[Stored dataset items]
+++
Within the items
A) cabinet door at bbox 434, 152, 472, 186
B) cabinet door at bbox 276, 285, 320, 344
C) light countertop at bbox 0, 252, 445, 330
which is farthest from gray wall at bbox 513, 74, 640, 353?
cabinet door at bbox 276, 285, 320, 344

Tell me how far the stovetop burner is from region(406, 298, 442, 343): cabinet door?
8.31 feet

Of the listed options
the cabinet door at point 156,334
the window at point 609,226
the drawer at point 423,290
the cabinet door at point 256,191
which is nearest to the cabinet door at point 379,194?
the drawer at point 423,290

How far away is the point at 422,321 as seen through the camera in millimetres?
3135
+++
What is asked
Copy all of the data above line for line, with no changes.

Task output
Within the items
A) cabinet door at bbox 434, 152, 472, 186
B) cabinet door at bbox 276, 285, 320, 344
C) light countertop at bbox 0, 252, 445, 330
which is farthest from gray wall at bbox 513, 74, 640, 353?
cabinet door at bbox 276, 285, 320, 344

Tell me how far the stovetop burner is from region(406, 298, 442, 343): cabinet door?
8.31 feet

Of the listed options
the cabinet door at point 156,334
the window at point 609,226
the drawer at point 423,290
the cabinet door at point 256,191
which is nearest to the cabinet door at point 379,194?
the drawer at point 423,290

How far away is the point at 422,321 as seen through the camera in millimetres?
3135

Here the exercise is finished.